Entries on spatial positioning

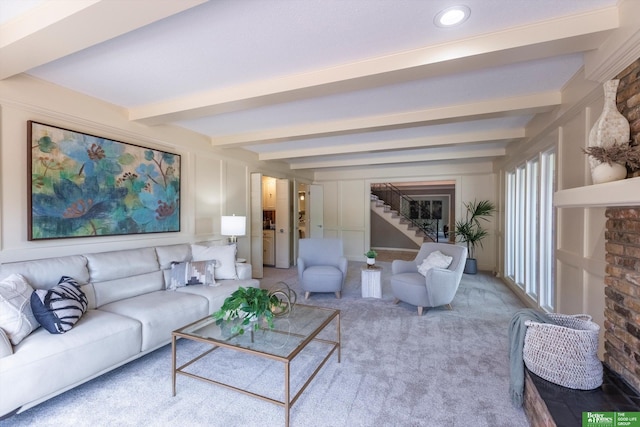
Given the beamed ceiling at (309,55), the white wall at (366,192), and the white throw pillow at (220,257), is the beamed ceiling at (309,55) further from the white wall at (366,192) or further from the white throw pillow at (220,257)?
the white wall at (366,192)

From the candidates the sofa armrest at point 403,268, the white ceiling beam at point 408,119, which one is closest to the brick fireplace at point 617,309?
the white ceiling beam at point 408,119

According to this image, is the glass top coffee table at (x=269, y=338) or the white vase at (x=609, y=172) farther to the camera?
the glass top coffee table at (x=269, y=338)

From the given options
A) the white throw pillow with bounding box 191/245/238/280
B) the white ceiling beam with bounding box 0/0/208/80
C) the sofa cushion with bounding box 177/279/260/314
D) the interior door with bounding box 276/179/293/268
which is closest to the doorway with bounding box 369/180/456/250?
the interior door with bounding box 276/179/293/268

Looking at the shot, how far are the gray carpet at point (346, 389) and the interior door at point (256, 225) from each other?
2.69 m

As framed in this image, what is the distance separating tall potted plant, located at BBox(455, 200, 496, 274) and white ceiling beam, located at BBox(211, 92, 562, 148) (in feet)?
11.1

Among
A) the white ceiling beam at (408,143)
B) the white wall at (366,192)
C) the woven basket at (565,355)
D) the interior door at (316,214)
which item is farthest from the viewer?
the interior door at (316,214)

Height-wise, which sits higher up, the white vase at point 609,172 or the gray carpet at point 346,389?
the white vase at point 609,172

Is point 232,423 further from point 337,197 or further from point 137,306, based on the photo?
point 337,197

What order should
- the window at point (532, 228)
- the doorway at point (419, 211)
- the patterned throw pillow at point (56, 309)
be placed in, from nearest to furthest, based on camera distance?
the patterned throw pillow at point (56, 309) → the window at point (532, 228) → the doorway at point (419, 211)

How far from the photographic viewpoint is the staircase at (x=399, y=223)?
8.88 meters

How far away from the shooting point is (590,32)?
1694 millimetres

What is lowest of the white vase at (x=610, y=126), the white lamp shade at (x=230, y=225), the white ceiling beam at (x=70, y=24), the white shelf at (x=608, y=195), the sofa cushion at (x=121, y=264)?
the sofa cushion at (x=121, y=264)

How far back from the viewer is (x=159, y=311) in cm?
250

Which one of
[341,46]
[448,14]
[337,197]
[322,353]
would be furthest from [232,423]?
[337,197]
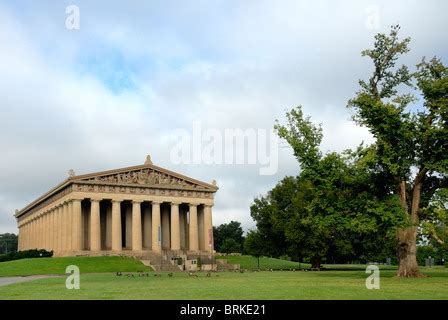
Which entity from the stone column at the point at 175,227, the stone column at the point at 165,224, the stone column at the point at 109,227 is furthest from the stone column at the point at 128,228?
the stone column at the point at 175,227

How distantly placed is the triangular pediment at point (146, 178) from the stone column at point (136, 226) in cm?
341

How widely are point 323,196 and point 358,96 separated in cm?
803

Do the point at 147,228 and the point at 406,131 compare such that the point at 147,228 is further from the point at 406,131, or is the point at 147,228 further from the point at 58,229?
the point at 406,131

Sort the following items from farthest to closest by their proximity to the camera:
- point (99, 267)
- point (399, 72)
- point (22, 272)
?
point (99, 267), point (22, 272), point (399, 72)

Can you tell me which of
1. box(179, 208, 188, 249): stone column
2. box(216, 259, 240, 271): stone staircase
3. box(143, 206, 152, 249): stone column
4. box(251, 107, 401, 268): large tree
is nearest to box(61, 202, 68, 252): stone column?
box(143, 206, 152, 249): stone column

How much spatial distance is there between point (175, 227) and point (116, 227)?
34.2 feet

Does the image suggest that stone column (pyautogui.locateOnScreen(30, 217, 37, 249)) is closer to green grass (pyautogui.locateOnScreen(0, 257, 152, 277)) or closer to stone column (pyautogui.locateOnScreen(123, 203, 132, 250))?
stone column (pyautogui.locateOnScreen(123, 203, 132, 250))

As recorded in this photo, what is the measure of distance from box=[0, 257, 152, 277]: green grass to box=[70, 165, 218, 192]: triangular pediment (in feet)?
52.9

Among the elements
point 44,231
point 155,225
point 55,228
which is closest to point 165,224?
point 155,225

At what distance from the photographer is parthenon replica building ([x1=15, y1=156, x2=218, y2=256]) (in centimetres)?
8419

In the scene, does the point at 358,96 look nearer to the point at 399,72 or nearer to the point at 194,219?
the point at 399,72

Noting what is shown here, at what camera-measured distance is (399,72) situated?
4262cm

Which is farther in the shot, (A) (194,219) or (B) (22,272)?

* _Objective_
Copy out the data from the start through the line containing "the patterned throw pillow at point (56, 309) →", including that line, and leave the pictures out of your answer.

* _Answer for the task_
Given the beamed ceiling at (309,55), the white wall at (366,192), and the white throw pillow at (220,257), is the beamed ceiling at (309,55) further from the white wall at (366,192) or further from the white throw pillow at (220,257)?
the white wall at (366,192)

From the candidates the sofa armrest at point 403,268, the white ceiling beam at point 408,119, which one is closest to the brick fireplace at point 617,309?
the white ceiling beam at point 408,119

According to this image, is the glass top coffee table at (x=269, y=338) or the white vase at (x=609, y=172) farther to the camera?
the glass top coffee table at (x=269, y=338)

From the given options
A) the white throw pillow with bounding box 191/245/238/280
B) the white ceiling beam with bounding box 0/0/208/80
C) the sofa cushion with bounding box 177/279/260/314
D) the interior door with bounding box 276/179/293/268
which is closest to the doorway with bounding box 369/180/456/250?
the interior door with bounding box 276/179/293/268

Looking at the shot, how far are the gray carpet at point (346, 389) and the interior door at point (256, 225) from each other?
2.69 m

As framed in this image, what is the distance separating tall potted plant, located at BBox(455, 200, 496, 274) and white ceiling beam, located at BBox(211, 92, 562, 148) (in feet)?
11.1

Among
A) the white ceiling beam at (408,143)
B) the white wall at (366,192)
C) the woven basket at (565,355)
D) the interior door at (316,214)
which item is farthest from the viewer?
the interior door at (316,214)

Height-wise, which sits higher up, the white vase at point 609,172 or the gray carpet at point 346,389?
the white vase at point 609,172

Is point 232,423 further from point 337,197 or further from point 137,306, based on the photo?
point 337,197

What order should
- the window at point (532, 228)
- the doorway at point (419, 211)
- the patterned throw pillow at point (56, 309)
be placed in, from nearest to furthest, based on camera distance?
the patterned throw pillow at point (56, 309) → the window at point (532, 228) → the doorway at point (419, 211)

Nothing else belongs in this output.